Among the records, find the lines that hold the string "Please" and return them.

BEGIN DATASET CONTENT

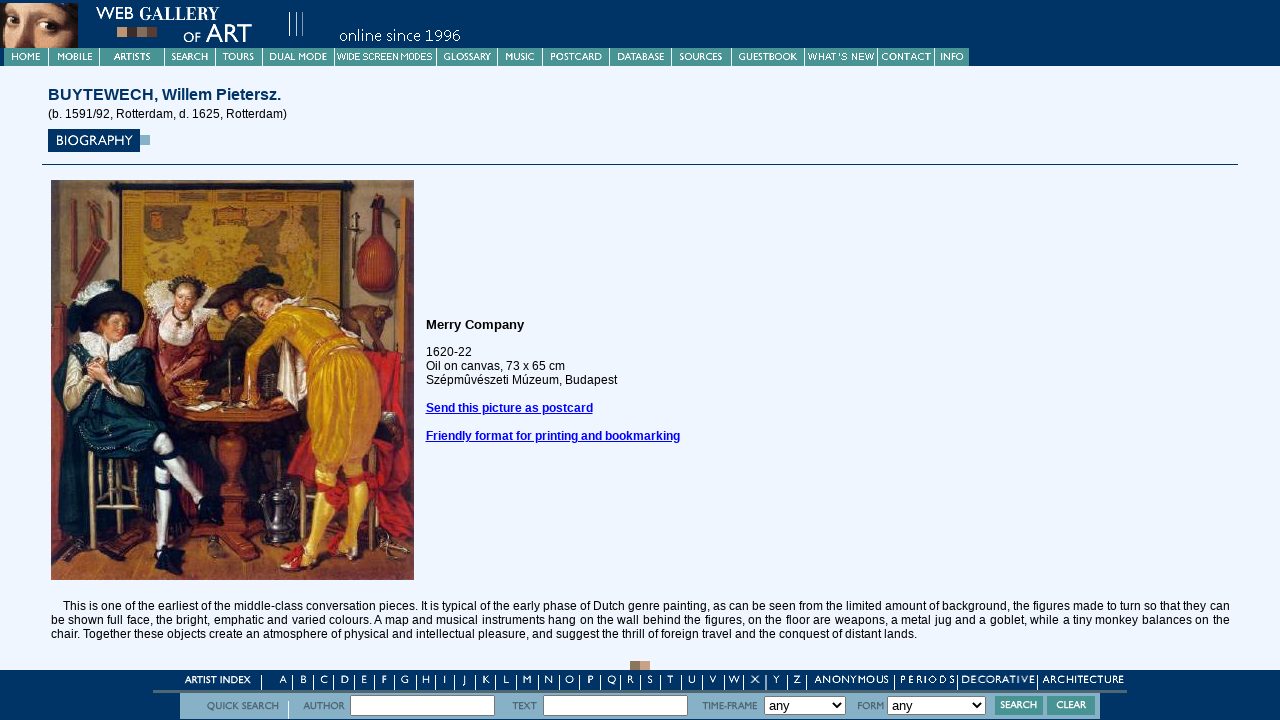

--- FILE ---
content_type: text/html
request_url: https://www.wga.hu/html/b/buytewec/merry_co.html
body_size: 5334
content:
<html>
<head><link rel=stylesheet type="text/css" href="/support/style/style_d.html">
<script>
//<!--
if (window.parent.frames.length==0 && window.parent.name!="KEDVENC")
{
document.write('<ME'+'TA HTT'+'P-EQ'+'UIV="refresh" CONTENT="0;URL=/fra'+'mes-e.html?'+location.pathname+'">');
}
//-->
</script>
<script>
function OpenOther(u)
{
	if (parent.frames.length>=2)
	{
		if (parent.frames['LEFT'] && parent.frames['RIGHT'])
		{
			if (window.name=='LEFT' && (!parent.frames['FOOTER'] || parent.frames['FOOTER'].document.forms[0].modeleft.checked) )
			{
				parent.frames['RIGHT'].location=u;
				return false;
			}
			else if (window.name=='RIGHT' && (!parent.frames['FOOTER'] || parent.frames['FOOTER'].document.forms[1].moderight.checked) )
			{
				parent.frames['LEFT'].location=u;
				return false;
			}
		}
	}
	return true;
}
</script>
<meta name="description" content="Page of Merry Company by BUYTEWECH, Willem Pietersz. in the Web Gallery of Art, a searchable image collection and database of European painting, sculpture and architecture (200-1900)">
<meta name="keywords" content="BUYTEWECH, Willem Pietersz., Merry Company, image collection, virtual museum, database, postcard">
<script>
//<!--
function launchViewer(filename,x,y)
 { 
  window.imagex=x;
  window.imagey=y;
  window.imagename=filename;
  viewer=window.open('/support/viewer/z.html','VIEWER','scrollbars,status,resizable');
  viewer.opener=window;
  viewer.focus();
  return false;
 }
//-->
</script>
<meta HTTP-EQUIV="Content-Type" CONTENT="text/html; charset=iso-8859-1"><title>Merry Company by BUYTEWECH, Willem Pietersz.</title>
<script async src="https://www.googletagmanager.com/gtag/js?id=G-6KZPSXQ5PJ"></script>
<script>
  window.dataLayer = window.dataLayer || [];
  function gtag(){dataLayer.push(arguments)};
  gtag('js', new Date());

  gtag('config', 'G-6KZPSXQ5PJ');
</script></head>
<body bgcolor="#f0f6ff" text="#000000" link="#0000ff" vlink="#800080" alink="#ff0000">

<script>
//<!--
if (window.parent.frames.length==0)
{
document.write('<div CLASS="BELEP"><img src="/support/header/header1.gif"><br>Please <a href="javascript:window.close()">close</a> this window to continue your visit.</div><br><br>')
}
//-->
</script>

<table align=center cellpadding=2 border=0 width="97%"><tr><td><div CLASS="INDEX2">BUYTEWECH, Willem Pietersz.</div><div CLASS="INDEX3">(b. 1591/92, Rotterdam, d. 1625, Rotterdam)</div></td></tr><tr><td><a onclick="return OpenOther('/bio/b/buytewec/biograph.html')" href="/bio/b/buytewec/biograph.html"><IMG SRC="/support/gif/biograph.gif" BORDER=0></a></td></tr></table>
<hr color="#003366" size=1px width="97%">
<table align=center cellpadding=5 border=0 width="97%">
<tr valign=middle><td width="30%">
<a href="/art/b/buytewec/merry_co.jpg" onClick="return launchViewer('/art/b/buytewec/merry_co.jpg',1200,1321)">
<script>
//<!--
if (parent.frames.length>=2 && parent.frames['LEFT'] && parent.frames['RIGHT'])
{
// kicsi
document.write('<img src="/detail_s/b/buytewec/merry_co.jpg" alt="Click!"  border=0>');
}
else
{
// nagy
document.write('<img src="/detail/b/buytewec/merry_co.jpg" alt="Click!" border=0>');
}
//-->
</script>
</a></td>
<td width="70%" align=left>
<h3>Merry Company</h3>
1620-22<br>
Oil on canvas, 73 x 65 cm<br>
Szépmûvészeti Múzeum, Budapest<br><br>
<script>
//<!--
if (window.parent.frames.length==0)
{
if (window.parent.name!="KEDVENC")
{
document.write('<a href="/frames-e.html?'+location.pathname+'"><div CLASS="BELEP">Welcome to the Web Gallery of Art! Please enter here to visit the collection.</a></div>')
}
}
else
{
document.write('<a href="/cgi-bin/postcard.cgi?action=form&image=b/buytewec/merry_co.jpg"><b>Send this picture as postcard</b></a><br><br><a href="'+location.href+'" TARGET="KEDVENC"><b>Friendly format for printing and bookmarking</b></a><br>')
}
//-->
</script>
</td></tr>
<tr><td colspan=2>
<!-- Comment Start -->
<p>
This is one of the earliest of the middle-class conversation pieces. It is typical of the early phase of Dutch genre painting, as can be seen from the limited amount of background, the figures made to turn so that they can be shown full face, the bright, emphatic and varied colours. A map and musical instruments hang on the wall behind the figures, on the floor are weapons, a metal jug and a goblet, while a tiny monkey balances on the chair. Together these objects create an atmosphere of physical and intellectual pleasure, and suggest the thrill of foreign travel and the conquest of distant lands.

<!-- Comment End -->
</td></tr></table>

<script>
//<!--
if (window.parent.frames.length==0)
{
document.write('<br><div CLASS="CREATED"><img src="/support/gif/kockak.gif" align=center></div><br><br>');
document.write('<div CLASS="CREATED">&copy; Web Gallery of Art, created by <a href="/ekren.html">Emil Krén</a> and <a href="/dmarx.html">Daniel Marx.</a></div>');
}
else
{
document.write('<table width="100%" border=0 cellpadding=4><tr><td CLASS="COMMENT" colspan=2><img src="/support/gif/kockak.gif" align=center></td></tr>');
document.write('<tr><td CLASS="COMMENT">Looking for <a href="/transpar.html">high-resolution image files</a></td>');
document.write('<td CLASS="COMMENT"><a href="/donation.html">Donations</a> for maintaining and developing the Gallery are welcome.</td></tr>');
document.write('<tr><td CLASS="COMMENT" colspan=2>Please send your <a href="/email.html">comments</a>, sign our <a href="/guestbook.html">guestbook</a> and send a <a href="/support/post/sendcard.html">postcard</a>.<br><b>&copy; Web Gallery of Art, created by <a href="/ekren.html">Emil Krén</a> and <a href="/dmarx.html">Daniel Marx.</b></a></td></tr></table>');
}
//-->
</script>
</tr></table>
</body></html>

END DATASET CONTENT

REPLY TO THE TASK —
document.write('<div CLASS="BELEP"><img src="/support/header/header1.gif"><br>Please <a href="javascript:window.close()">close</a> this window to continue your visit.</div><br><br>')
document.write('<a href="/frames-e.html?'+location.pathname+'"><div CLASS="BELEP">Welcome to the Web Gallery of Art! Please enter here to visit the collection.</a></div>')
document.write('<tr><td CLASS="COMMENT" colspan=2>Please send your <a href="/email.html">comments</a>, sign our <a href="/guestbook.html">guestbook</a> and send a <a href="/support/post/sendcard.html">postcard</a>.<br><b>&copy; Web Gallery of Art, created by <a href="/ekren.html">Emil Krén</a> and <a href="/dmarx.html">Daniel Marx.</b></a></td></tr></table>');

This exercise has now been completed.